__Texte fourni__:
※ ※ ※
Kerry Clare travaille depuis 1979 avec Lindsay Clare au sein de Clare Design. Installés sur la Sunshine Coast, au nord de Brisbane, ils se sont fait connaître dès les années 1980 avec d’élégantes maisons subtropicales, les maisons Goetz, Thrupp et Summers. Leur nomination à Sydney comme architectes des bâtiments publics de l’État de Nouvelle-Galles du Sud leur donne accès à des projets d’échelle et de nature plus variées. Les réalisations qui jalonnent cette carrière atypique leur valent la Médaille d’or du Raia en 2010, attribuée pour la première fois à un partenariat mixte. À Sydney, Phoebe Pape cherche avec Peter Stutchbury à fusionner les leçons du modernisme international et le sentiment du paysage local, dans la veine de leurs maîtres G. Murcutt et Richard Leplastrier, comme ils l’ont exprimé dans une maison de Kangaroo Valley (1998).
En 2005, Camilla Block et Neil Durbach se font remarquer par-delà les frontières avec une spectaculaire promenade publique perchée au-dessus d’une carrière du parc olympique de Sydney. Tina Engelen produit, au sein de l’agence Engelen & Moore, des bâtiments en enduit blanc et en verre, mélange de rigorisme technique et de minimalisme formel telle la maison Price O’Reilly, à Redfern (1995). Rachel Neeson et Nick Murcutt explorent un modernisme plastique aux géométries précises qui, dans la maison de Whale Beach (2008) par exemple, joue des contrastes entre des enveloppes en bois et des intérieurs clairs et fluides. À Melbourne, Rachel Nolan et Patrick Kennedy produisent depuis 1999 des maisons aux volumes calmes, comme à St Kilda East (2000), caractérisées par le traitement sculptural ou graphique en façade d’un élément inattendu. Parmi les associées d’agences plus grandes et plus commerciales, citons Yvonne von Hartel (Peck-Von Hartel), Eli Giannini (MGS) et Debbie-Lynn Ryan (McBride Charles Ryan).
※ ※ ※
__Tâches à réaliser__:
**a)** Dans le texte fourni, relevez les associées d'agences plus grandes et plus commerciales, chacune avec le nom de son agence.
**b)** Recopiez sans rien modifier le passage du texte fourni qui va de « Kerry Clare travaille » à « Kangaroo Valley (1998). ».
**c)** D'après le texte fourni, en quelle année Kerry Clare et Lindsay Clare ont-ils reçu la Médaille d'or du Raia ?

__Données fournies__:
※ ※ ※
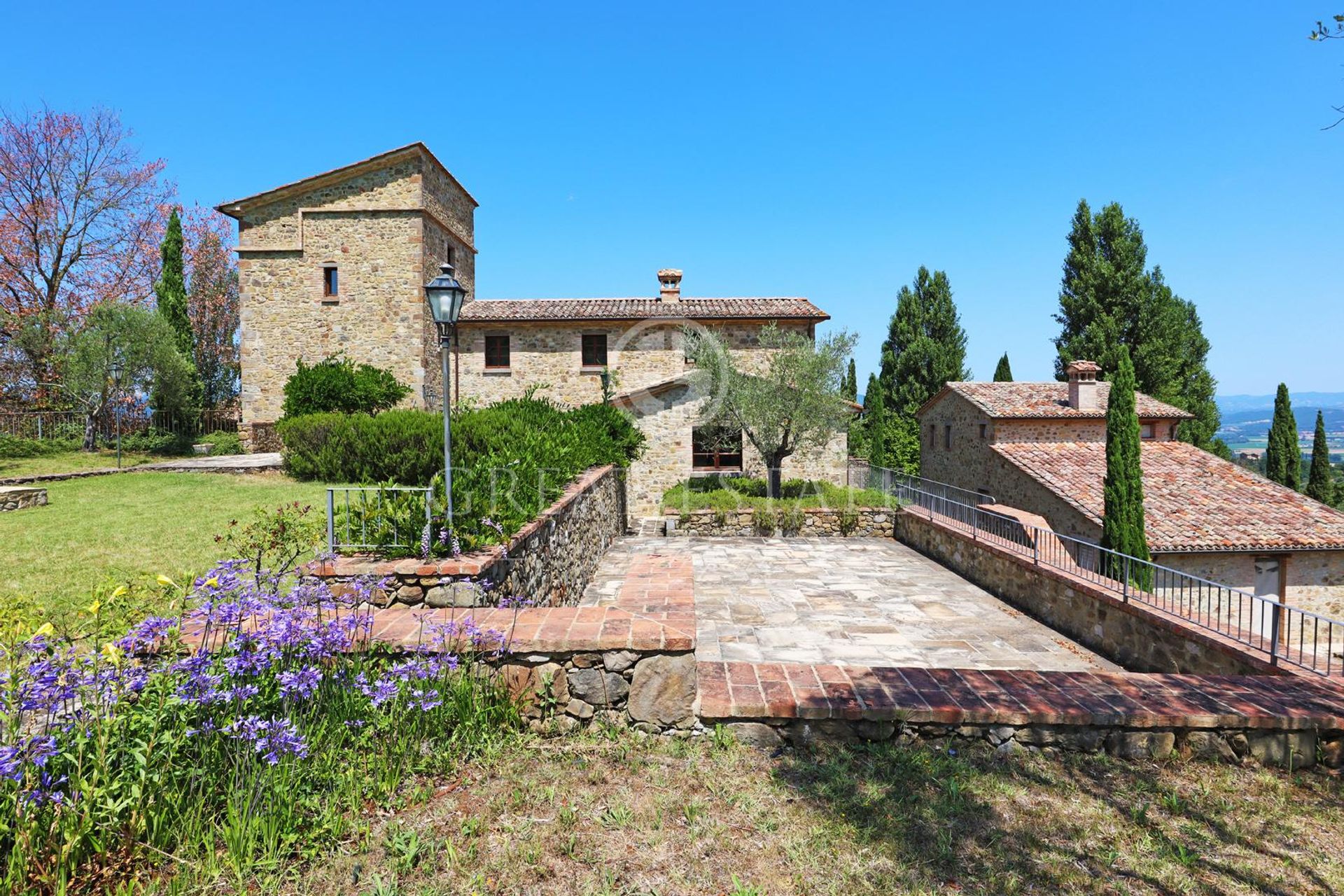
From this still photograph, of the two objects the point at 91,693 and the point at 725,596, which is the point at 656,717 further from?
the point at 725,596

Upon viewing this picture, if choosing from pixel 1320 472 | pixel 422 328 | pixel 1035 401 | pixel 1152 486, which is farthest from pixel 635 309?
pixel 1320 472

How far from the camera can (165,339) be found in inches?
735

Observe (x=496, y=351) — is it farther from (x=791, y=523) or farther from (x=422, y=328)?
(x=791, y=523)

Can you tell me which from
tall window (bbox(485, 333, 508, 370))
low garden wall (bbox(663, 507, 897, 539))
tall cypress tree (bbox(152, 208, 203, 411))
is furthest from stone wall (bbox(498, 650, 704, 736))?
tall cypress tree (bbox(152, 208, 203, 411))

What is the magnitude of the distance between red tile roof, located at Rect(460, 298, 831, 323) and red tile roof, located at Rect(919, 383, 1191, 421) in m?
6.03

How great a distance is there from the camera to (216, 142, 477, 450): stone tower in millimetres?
18984

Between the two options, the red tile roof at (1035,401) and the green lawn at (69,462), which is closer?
the green lawn at (69,462)

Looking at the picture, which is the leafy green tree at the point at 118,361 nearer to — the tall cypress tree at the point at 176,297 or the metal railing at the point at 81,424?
the metal railing at the point at 81,424

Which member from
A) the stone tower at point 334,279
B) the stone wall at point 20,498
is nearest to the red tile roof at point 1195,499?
the stone tower at point 334,279

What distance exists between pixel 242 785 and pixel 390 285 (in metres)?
19.3

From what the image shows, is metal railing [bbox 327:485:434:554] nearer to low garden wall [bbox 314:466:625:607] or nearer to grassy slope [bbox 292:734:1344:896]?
low garden wall [bbox 314:466:625:607]

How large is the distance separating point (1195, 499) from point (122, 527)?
22957 millimetres

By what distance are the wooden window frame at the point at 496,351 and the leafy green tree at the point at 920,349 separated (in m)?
18.7

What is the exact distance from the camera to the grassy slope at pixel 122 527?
6.43 m
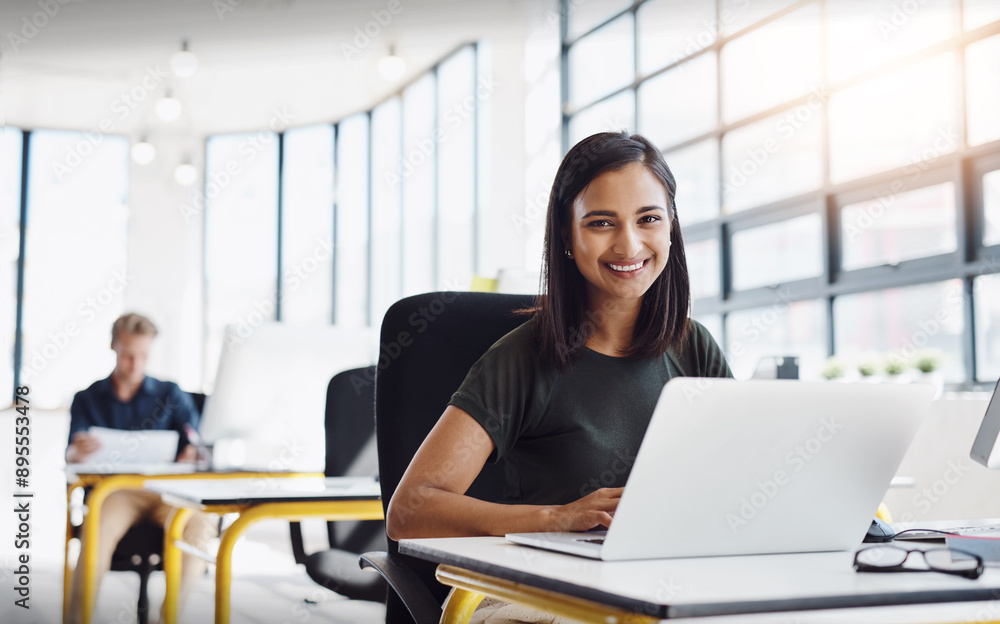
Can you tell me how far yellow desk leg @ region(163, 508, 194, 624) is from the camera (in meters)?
2.50

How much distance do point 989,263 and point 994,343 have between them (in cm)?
27

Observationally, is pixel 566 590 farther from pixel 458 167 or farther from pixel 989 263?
pixel 458 167

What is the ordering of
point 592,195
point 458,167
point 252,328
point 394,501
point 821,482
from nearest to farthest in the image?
point 821,482 → point 394,501 → point 592,195 → point 252,328 → point 458,167

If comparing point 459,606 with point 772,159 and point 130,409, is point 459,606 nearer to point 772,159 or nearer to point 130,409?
point 130,409

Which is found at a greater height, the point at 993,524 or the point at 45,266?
the point at 45,266

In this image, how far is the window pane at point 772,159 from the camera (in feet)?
13.2

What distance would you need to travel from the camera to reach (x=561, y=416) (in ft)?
4.47

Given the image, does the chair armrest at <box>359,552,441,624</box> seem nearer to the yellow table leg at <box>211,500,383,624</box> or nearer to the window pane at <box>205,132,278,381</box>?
the yellow table leg at <box>211,500,383,624</box>

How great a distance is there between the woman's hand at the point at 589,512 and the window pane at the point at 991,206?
267 centimetres

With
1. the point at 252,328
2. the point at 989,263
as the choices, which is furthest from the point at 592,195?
the point at 989,263

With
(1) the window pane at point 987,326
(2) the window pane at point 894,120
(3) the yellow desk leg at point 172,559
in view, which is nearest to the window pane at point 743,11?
(2) the window pane at point 894,120

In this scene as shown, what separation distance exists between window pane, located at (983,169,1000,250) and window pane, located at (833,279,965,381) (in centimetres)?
19

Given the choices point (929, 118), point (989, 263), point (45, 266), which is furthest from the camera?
point (45, 266)

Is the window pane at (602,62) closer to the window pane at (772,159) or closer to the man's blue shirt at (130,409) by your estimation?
the window pane at (772,159)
※ ※ ※
__Réponses ci-dessous__:
**a)** Yvonne von Hartel (Peck-Von Hartel), Eli Giannini (MGS) et Debbie-Lynn Ryan (McBride Charles Ryan).

**b)**
Kerry Clare travaille depuis 1979 avec Lindsay Clare au sein de Clare Design. Installés sur la Sunshine Coast, au nord de Brisbane, ils se sont fait connaître dès les années 1980 avec d’élégantes maisons subtropicales, les maisons Goetz, Thrupp et Summers. Leur nomination à Sydney comme architectes des bâtiments publics de l’État de Nouvelle-Galles du Sud leur donne accès à des projets d’échelle et de nature plus variées. Les réalisations qui jalonnent cette carrière atypique leur valent la Médaille d’or du Raia en 2010, attribuée pour la première fois à un partenariat mixte. À Sydney, Phoebe Pape cherche avec Peter Stutchbury à fusionner les leçons du modernisme international et le sentiment du paysage local, dans la veine de leurs maîtres G. Murcutt et Richard Leplastrier, comme ils l’ont exprimé dans une maison de Kangaroo Valley (1998).

**c)** Ils l'ont reçue en 2010.